| EXCERPTED PASSAGE |
— start —
|
|
| ||
|
Jewish World Review August 4, 2000/ 3 Menachem-Av, 5760
MUGGER
http://www.jewishworldreview.com -- BILL CLINTON, who abhors "the politics of personal destruction," even though half his payroll is dedicated to practitioners of that craft, is a real card. That much you have to give the country's worst president in a century. Al Gore, should he be elected this November, won't be nearly as hilarious. After all, who but Clinton, with a straight face, could make the following remarks at a fundraiser, and not incur the immediate scorn of our Ivy League-educated media? Last Friday, at a Boston clambake, Clinton poked bad-natured fun at Gov. George W. Bush. He told a well-heeled crowd of 450: "'How bad could I be? I've been governor of Texas, my daddy was president, I own a baseball team, they like me down there, everything is rocking along hunky-dory... Their fraternity had it for eight years, give it to ours for eight years because we're compassionate and humane. We're not like what you think about us from watching the Congress for the past five years.'" Who was behind Clinton at the lectern as he delivered these silly comments? Why, none other than Rep. Patrick Kennedy and his father, Sen. Teddy Kennedy, two legislators who scrapped their way to leadership positions by years of hard work, not the nepotism that Clinton ascribes to Bush. Itsy-bitsy Patrick, by the way, while still learning the ropes of bald hypocrisy, got off a doozy the other day when he criticized a scheduled Democratic money-grab at the mansion of Playboy founder Hugh Hefner. Kennedy, who used the Chicago home of Hefner's daughter Christie for a recent fundraiser, told National Public Radio: "This totally contradicts what our party stands for in terms of equal rights, civil rights for all people, and respecting the human dignity of every individual." As New York Post columnist Rod Dreher noted on July 27, the Hefners are generous donors to the Democratic Party, but now, apparently, "they're the scum of the earth" to virtuous Patrick. My guess is that Hef didn't promise Dick Gephardt's puppet a prime piece of tail, if he's so inclined, and that's what got his dander up.
— end —
| RECORD LIST |
— start —
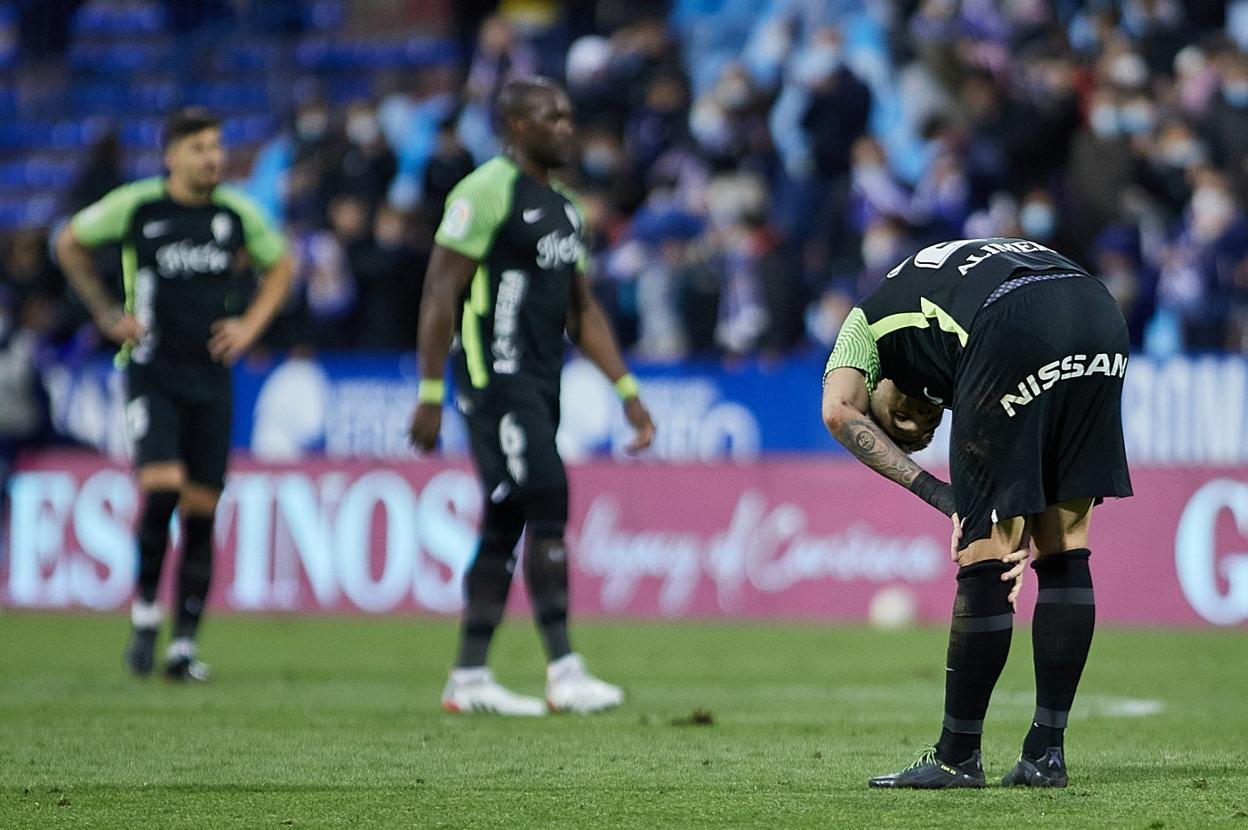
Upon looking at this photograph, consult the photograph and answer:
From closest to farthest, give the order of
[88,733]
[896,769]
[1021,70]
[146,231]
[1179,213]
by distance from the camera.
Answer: [896,769] < [88,733] < [146,231] < [1179,213] < [1021,70]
— end —
| GOALS |
A) In the Mugger column, how many people were in the crowd Clinton addressed at the Boston clambake?
B) According to the Mugger column, why does Patrick Kennedy's criticism of the planned fundraiser at Hugh Hefner's mansion count as hypocrisy? Answer in one to three sentences.
C) Proceed with the Mugger column, starting after its last sentence.

| THE RESPONSES |
A) 450

B) Kennedy had recently used the Chicago home of Hefner's daughter Christie for a fundraiser of his own. The column also cites Rod Dreher's point that the Hefners are generous donors to the Democratic Party, yet Kennedy now treats them as "the scum of the earth."

C)
Clinton, a champion of campaign finance reform-a blood brother of John McCain-was a busy beaver this past weekend. Not only did he shine up New England Democrats to fork over dough for Kennedy and other feminist Democrats, but he also made time to visit his beloved Waldorf-Astoria in New York to make a pitch for his witchy wife Hillary. Listen to this whopper, delivered to a group of Korean-Americans in a pitch that grossed $250,000: "Of all the hundreds of people I've known, including many presidents and candidates for president, I have never known anyone who had the same combination of intelligence and passion and knowledge and ability to get things done for children, for families, for education, for healthcare as my wife does. She can do things and she knows things that no one else now in our public life can do and know, just because of the life she's lived." I had no idea that Hillary Clinton, who grew up in middle-class Illinois, brought such a varied background to public life. Heck, her heroics as a suburban Cubs fan and later as a mixed-up radical at Wellesley are far more impressive than the mere war records of Sen. McCain, Gov. Tom Ridge, President George Bush or Sen. Bob Dole. The hardscrabble backgrounds of Presidents Nixon and Reagan don't compare with Mrs. Clinton's, certainly, and helping her daughter Chelsea complete homework by fax is a magnificent example of how she "gets things done for children."
Alas, after the zingy bash at the Waldorf came the morning hangover.
Last Sunday, John Zogby released a poll that showed rickety Enrico Lazio
with a seven-point lead over Hillary-49.6-42 percent-that even an
eye-opener Bloody Mary couldn't
![]()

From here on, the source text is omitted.